Seattle’s campaign contributions are currently given by just 1.5 percent of its voters. Other places that offer public funding through grants or tax credits have seen participation rates of 5 percent. Durning’s goal would be to exceed that.
He said he doesn’t foresee a Seattle backlash to the outside funding flowing in. While people and groups outside of Washington have given the bulk of donations to Initiative 122, he said it’s locally designed. He said national groups were attracted to the Seattle effort.
Durning said these groups hope to replicate the vouchers elsewhere if the measure passes.
The initiative goes beyond the vouchers to implement other changes to ethics, transparency and lobbying rules. It would cap campaign contributions and ban city contractors and business partners from donating to campaigns.
Durning said recent donations from the ride-booking company Lyft are an example of the types of contributions that would no longer be permitted.
“In the 2013 cycle, Lyft was lobbying the city to change the taxi rules,” he said. “It was also spreading money around in direct gifts to candidates. One of the provisions in the initiative is to ban contributions from entities that spend large amounts of money on lobbying.”
According to the Seattle Ethics and Elections Commission, Lyft made contributions in 2013 to Mayor Ed Murray, former Mayor Mike McGinn, and council members Richard Conlin and Mike O’Brien.
The initiative would impose a property tax (about $8 per year for the median homeowner) to generate $3 million dollars to fund the vouchers. All voucher donations would be tracked and publicly reported, and backers expect to create an online system for making the donations in addition to the paper one mailed to voters. Durning said their models show that even with the dozens of Seattle candidates in the recent August primary, the voucher funding would have been sufficient.
Opponents say they don’t trust the funding model and the system would be expensive and cumbersome to administer.
Bob Mahon is a former member of Seattle’s Ethics and Elections Commission. He’s supporting the group “No Elections Vouchers,” which has raised just $780. He said the voucher system would favor political incumbents that get to voters early in the race and well-organized groups that tell their members who to support.
“There’s a danger of these being used to benefit the very forces that the proponents are suggesting would be undermined by this,” Mahon said.
He said Seattle already has clean elections and lower contribution limits than many other cities. He said shrinking the limits further would just drive money into independent expenditures.

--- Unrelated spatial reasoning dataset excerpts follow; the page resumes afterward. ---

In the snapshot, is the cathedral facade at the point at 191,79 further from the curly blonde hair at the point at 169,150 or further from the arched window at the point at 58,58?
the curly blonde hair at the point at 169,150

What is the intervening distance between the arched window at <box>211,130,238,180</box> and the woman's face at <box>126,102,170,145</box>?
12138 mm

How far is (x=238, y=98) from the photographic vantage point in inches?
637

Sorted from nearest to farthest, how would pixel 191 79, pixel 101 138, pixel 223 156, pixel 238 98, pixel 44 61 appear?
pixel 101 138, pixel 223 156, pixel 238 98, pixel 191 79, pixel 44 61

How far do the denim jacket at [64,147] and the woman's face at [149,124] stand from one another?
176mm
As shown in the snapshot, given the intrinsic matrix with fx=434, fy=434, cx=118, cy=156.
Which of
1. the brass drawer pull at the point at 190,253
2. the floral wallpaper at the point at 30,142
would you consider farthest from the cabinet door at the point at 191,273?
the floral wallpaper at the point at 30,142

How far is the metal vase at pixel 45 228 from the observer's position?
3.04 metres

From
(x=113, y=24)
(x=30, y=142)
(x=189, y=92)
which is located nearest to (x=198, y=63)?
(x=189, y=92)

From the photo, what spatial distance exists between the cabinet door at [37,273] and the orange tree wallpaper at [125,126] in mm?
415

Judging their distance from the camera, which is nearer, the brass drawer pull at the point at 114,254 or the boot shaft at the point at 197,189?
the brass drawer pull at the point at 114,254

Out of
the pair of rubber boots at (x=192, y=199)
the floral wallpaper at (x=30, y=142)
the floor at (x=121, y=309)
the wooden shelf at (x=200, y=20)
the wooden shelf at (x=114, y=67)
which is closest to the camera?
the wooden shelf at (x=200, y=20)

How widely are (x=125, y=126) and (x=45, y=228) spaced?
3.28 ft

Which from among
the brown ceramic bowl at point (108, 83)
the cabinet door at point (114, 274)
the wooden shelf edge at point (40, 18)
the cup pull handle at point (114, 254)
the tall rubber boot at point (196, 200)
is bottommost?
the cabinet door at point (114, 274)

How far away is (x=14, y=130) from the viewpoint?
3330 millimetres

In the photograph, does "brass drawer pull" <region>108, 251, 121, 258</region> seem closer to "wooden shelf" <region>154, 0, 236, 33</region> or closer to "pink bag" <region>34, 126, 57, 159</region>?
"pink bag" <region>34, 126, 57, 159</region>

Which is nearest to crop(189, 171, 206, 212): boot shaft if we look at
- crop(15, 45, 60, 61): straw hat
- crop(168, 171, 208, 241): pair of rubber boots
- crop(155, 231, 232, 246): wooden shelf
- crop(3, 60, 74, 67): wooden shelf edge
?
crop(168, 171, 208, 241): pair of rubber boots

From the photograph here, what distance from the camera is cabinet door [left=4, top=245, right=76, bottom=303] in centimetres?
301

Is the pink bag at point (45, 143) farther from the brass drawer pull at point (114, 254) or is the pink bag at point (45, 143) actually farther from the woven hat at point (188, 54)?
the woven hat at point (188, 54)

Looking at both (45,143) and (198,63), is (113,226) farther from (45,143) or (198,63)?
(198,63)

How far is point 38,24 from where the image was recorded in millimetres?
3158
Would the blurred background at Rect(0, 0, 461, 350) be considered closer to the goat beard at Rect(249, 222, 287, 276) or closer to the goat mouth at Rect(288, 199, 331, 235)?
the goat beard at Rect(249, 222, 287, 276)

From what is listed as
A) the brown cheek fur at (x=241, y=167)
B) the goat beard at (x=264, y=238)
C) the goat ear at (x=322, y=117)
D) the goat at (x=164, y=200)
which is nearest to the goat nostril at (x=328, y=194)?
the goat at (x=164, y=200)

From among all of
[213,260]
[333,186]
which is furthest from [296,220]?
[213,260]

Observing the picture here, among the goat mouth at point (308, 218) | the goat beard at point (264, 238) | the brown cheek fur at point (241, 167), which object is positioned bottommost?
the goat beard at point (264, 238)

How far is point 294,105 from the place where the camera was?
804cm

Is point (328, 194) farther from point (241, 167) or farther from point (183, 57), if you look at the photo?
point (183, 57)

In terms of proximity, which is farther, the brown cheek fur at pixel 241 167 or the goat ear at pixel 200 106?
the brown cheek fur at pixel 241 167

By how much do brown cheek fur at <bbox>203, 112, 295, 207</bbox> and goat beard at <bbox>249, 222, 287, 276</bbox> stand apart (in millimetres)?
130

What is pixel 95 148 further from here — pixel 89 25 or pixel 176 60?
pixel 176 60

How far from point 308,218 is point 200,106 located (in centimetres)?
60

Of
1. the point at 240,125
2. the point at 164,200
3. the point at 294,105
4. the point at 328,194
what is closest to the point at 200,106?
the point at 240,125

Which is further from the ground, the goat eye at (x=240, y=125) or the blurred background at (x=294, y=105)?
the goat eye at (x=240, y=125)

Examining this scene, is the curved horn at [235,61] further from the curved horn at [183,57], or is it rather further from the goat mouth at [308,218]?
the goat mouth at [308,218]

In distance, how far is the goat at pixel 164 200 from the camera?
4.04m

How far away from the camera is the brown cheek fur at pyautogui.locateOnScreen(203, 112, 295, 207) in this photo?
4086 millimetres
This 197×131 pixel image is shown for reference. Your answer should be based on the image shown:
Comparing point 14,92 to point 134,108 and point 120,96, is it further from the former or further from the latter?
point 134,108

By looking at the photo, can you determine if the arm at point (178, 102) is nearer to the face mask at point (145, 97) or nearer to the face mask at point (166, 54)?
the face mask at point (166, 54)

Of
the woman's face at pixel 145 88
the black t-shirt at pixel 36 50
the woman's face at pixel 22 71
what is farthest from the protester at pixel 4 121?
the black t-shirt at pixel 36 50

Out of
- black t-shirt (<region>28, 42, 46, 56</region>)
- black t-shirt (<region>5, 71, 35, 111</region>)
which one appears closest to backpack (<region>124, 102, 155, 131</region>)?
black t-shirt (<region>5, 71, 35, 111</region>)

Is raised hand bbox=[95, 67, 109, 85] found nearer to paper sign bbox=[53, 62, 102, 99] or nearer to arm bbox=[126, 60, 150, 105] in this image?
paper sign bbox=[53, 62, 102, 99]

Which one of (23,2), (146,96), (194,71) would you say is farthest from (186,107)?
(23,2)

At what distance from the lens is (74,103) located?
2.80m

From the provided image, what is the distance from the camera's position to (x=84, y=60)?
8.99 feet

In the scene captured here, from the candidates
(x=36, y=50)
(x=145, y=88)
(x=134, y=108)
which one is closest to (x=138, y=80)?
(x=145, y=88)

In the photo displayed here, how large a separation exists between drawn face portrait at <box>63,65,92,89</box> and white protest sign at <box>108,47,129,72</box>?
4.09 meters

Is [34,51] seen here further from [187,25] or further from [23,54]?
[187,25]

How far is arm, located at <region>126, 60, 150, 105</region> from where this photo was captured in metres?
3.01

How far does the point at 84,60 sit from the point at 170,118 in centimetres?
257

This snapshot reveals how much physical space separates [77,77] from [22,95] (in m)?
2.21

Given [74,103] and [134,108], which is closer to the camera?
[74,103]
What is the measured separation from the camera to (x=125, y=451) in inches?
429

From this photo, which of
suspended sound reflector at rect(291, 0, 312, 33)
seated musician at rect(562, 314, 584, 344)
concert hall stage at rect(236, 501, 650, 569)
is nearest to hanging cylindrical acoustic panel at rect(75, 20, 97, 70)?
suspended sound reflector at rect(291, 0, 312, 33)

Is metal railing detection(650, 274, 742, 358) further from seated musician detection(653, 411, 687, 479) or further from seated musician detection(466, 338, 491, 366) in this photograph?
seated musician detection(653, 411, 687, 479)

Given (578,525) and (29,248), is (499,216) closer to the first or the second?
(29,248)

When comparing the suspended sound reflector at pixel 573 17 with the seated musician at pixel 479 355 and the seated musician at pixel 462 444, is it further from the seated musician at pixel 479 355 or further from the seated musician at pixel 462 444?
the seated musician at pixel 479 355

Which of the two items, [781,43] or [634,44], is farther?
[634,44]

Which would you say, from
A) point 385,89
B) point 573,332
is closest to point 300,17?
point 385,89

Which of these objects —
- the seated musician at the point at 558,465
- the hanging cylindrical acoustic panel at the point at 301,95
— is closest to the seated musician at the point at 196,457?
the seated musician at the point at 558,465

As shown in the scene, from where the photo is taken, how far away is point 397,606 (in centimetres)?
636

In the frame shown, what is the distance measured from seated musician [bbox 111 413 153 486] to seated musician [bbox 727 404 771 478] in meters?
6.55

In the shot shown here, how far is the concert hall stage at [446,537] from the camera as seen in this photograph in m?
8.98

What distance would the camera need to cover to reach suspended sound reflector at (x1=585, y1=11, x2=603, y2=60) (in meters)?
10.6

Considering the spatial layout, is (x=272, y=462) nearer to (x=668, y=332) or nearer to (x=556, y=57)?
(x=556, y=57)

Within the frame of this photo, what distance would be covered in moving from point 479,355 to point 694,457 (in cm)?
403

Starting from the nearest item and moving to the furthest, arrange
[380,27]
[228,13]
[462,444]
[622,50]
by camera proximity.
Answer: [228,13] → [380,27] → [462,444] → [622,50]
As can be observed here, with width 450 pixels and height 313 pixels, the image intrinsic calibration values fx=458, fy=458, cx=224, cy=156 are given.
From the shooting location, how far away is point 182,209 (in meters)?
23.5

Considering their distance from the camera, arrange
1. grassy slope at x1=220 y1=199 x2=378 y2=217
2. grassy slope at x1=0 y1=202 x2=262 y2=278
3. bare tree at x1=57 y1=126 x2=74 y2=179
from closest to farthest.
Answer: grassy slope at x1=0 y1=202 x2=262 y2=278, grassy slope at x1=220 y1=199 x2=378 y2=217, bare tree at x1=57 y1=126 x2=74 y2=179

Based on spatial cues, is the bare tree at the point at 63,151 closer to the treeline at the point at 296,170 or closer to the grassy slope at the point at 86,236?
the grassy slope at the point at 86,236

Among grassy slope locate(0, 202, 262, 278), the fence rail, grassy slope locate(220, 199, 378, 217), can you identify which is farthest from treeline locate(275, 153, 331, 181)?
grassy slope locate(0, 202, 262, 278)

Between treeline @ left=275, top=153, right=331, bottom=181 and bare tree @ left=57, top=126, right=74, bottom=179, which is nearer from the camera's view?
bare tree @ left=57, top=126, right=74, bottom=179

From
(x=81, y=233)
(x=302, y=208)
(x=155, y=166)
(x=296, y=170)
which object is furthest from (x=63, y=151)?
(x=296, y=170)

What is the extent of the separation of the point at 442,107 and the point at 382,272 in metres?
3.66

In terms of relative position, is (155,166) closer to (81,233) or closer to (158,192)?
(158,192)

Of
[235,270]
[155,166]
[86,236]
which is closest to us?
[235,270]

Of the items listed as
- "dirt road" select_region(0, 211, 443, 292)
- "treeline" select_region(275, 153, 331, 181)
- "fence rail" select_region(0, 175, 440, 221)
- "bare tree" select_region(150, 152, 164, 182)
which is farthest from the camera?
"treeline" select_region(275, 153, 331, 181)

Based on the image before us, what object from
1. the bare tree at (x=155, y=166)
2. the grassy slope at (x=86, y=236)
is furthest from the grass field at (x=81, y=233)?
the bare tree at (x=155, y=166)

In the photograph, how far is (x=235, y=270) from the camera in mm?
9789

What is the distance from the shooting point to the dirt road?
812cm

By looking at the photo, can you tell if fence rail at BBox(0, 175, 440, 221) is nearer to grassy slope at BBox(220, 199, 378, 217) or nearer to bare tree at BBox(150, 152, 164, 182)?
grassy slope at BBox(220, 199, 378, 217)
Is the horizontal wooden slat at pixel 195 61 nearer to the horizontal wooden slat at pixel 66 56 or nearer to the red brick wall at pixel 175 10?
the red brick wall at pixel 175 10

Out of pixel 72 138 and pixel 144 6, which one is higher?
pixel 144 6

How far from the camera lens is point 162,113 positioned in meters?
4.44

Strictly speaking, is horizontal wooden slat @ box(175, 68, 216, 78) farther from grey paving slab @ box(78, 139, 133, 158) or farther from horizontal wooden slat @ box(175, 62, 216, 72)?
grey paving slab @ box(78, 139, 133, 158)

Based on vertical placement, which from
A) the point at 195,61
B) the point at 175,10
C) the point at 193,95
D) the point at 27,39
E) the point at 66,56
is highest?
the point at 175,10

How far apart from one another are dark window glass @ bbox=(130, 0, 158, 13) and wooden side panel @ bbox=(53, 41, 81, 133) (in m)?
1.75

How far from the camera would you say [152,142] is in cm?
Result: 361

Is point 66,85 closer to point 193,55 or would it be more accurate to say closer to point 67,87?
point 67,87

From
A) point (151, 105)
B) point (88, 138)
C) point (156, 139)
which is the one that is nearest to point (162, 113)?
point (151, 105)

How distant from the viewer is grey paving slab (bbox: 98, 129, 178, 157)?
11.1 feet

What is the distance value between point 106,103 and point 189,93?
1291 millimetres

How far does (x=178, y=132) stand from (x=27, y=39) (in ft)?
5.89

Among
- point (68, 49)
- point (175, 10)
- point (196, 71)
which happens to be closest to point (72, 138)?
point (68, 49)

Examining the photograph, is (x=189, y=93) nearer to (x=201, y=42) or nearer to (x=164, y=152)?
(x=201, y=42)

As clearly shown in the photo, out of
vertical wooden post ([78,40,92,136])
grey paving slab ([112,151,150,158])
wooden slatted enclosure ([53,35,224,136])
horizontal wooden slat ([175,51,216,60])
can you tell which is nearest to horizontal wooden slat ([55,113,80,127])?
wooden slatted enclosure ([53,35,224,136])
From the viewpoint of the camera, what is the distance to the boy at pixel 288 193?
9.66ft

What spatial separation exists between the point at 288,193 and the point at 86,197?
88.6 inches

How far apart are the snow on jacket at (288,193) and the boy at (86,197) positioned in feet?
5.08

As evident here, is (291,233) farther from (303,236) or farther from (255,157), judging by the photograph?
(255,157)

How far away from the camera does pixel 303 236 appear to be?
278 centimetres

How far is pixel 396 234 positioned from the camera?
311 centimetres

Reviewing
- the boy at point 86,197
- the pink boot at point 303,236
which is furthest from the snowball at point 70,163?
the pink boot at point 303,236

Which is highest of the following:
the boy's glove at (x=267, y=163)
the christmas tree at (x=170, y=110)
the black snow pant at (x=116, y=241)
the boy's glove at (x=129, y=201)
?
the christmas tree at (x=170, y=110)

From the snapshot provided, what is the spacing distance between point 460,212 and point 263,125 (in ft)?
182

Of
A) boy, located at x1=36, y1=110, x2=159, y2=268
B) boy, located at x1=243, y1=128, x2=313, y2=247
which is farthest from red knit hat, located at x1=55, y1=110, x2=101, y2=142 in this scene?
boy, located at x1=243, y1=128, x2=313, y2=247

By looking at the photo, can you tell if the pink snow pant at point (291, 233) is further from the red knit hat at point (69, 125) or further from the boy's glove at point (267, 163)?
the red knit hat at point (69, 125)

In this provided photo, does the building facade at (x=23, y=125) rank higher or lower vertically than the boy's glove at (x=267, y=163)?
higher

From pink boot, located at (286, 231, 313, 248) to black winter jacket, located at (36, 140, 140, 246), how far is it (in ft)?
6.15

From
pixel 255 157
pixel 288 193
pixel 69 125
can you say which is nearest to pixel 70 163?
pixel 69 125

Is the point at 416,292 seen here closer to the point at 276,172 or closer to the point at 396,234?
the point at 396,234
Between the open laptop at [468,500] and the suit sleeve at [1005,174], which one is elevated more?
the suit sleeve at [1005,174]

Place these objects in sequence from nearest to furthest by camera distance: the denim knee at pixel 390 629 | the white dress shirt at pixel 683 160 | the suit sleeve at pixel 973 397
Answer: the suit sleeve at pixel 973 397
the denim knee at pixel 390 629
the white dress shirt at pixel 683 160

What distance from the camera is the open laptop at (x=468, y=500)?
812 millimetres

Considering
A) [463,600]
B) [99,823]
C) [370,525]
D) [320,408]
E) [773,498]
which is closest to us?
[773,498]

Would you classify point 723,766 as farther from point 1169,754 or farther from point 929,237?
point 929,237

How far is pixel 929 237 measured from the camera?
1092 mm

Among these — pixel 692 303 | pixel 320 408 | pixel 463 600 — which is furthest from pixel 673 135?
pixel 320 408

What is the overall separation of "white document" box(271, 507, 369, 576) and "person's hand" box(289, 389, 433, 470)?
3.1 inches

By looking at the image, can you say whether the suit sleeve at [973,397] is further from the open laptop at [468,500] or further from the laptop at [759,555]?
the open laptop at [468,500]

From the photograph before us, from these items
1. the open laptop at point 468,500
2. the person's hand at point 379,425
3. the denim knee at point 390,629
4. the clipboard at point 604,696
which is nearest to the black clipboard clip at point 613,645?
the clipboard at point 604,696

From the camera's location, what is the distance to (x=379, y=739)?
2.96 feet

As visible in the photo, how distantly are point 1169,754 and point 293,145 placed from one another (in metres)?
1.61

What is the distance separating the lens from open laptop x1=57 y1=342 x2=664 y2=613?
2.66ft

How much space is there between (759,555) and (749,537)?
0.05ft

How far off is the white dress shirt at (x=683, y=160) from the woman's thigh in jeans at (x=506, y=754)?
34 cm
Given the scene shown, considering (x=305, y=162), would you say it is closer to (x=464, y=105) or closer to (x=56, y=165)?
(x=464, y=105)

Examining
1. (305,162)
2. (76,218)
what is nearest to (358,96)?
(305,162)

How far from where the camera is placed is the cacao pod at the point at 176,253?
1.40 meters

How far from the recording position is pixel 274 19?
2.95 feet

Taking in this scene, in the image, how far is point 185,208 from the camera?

“Well-meaning intentions to drive money out have failed,” he said, “and we’ve instead moved it to sources that are less transparent and less accountable.”
Mahon said time can be more valuable than money in local elections because there are only so many mailings people can read. He said instead of seeking vouchers, voters should volunteer on behalf of a campaign.
“That’s ultimately going to be more important to many of these city council candidates, many mayoral candidates, than the cash,” he said.
Supporters of the initiative say a different public financing measure for campaigns failed narrowly in 2013, and they expect the vouchers proposal to be much stronger.